Working with GitHub

This blog post is intended to be a reference not only for you but for me, because I always forget how it works. “It”, in this case, is Git, or more specifically, GitHub. GitHub is a web site that hosts public Git repositories. It allows anyone in the world to collaborate on any GitHub project without having to worry about repository commit privileges or patch files. If you want to work on a GitHub project, you simply fork the project’s GitHub repository, creating a new GitHub repository in your name. After you make changes to your GitHub repository, you can send pull requests to other GitHub users to notify them of the changes, and they can pull your changes into their own repositories.

While GitHub does make social coding convenient, there is still a significant learning curve. I won’t discuss the process of installing Git or signing up for GitHub account; you can find documentation for those elsewhere. The most confusing aspect of working with GitHub, in my opinion, is repository management, and that’s what I’ll explain here. My explanation will give you the steps of the GitHub workflow using an example project. I’ve chosen ClickToFlash as my example, because people are familiar with it, and I’ve contributed code to the project.

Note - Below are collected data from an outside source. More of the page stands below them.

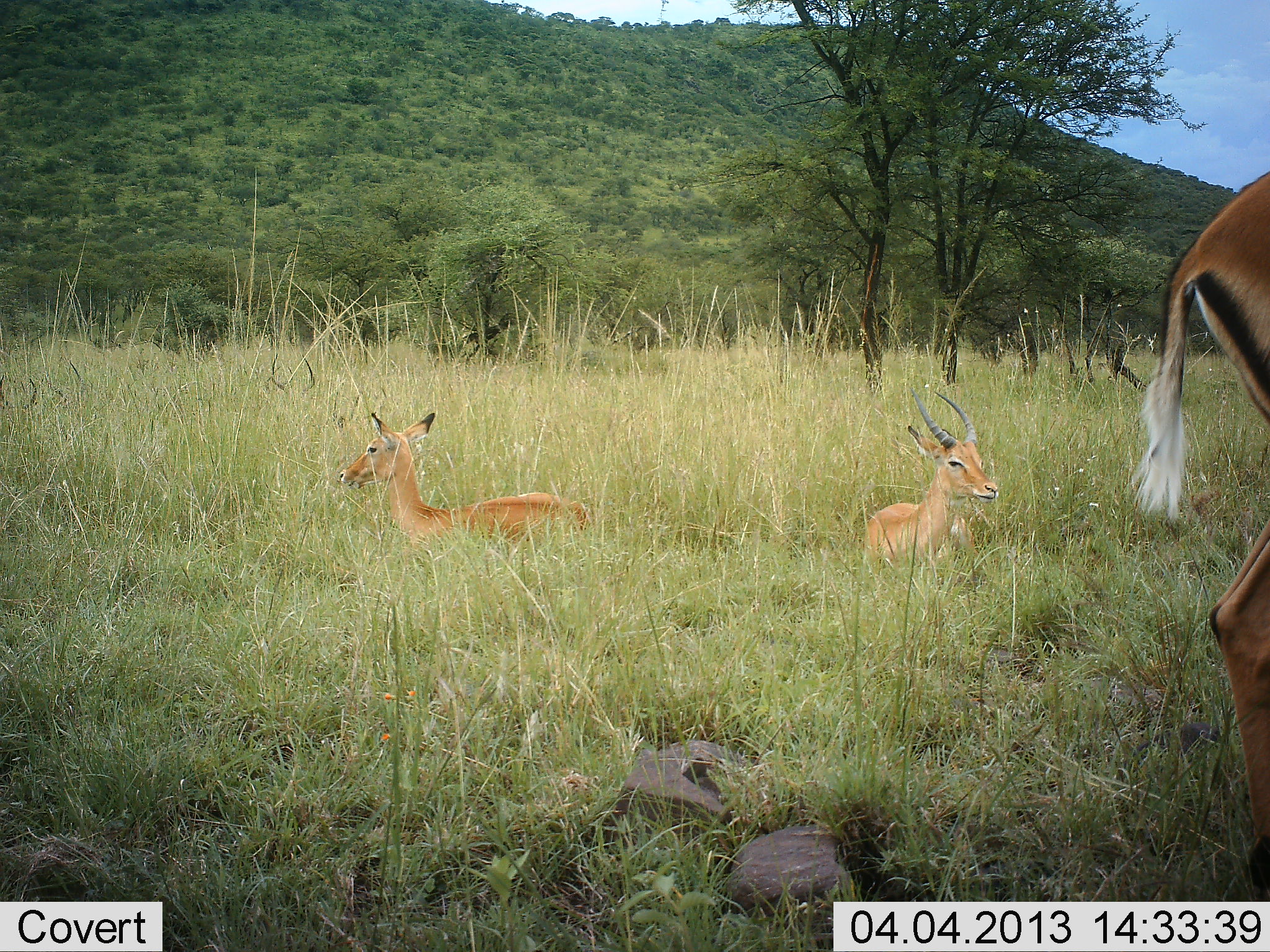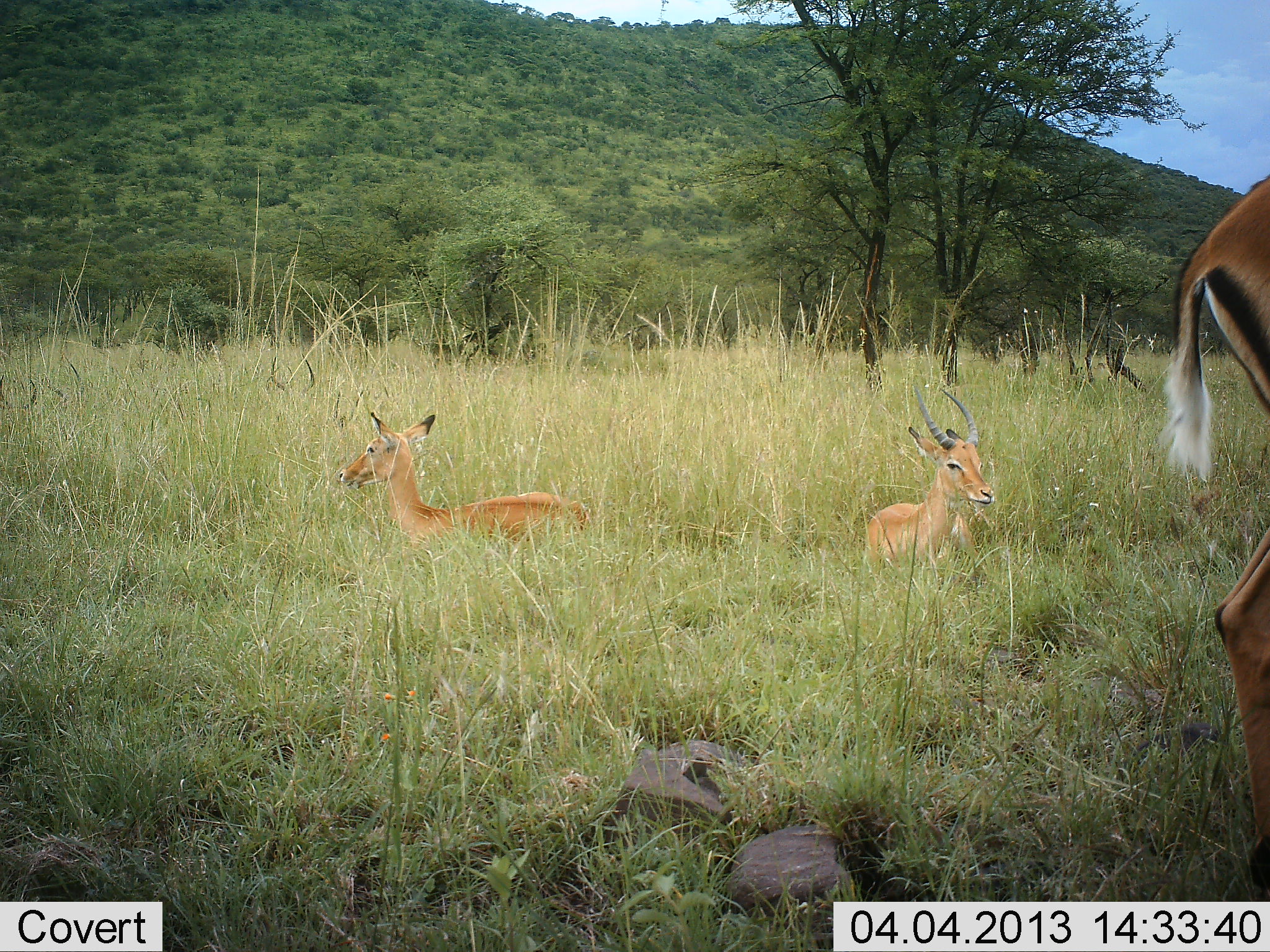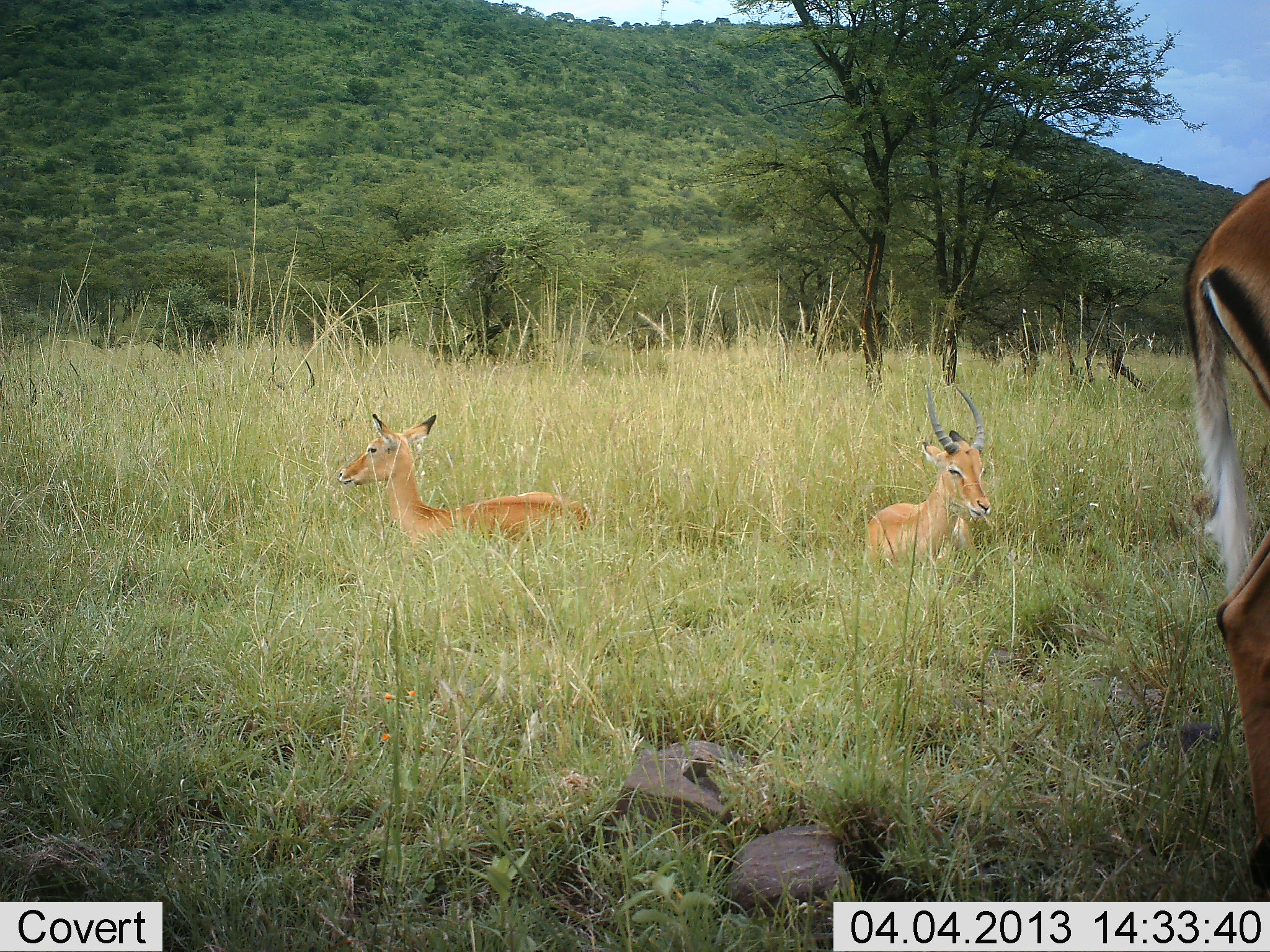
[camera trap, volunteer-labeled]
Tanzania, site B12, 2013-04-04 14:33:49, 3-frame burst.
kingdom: Animalia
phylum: Chordata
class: Mammalia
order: Artiodactyla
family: Bovidae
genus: Aepyceros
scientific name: Aepyceros melampus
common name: impala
Impala (Aepyceros melampus), count 3. Behavior (volunteer vote fractions): standing 93%, resting 93%, moving 7%, interacting 0%. Young present (vote fraction): 0%. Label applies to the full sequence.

Mystery surrounds the origin of ClickToFlash. The project first appeared on Google Code, posted by an anonymous donor. Not long thereafter, the project disappeared without a trace. We still don’t know the identity of ClickToFlash’s author. (I suspect Holtzman, Holtzmann, or Holzmann.) Fortunately, several developers including ‘Wolf’ Rentzsch preserved the source code, and Rentzsch’s GitHub repository has become ‘official’. Other GitHub repositories such as my own and Simone Manganelli’s are forked from Rentzsch’s. That’s the place to start.

If you haven’t already forked ClickToFlash, you’ll see a “Fork” button on http://github.com/rentzsch/clicktoflash. When I clicked that button, it created a fork of the project at http://github.com/lapcat/clicktoflash. The fork is my public repository, which GitHub users can pull from. The catch is that I can’t work directly on my public repository, because I don’t have shell access to GitHub’s servers where the repository resides. Besides, I wouldn’t be able to run Xcode anyway. Thus, I have to clone the repository on my own local Mac. The URL of my public repository is listed on http://github.com/lapcat/clicktoflash. Actually, there are multiple URLs, but you’ll want to make sure the clone the SSH version, which is read-write. If you clone the read-only version, then you won’t be able to push changes back to the public repository.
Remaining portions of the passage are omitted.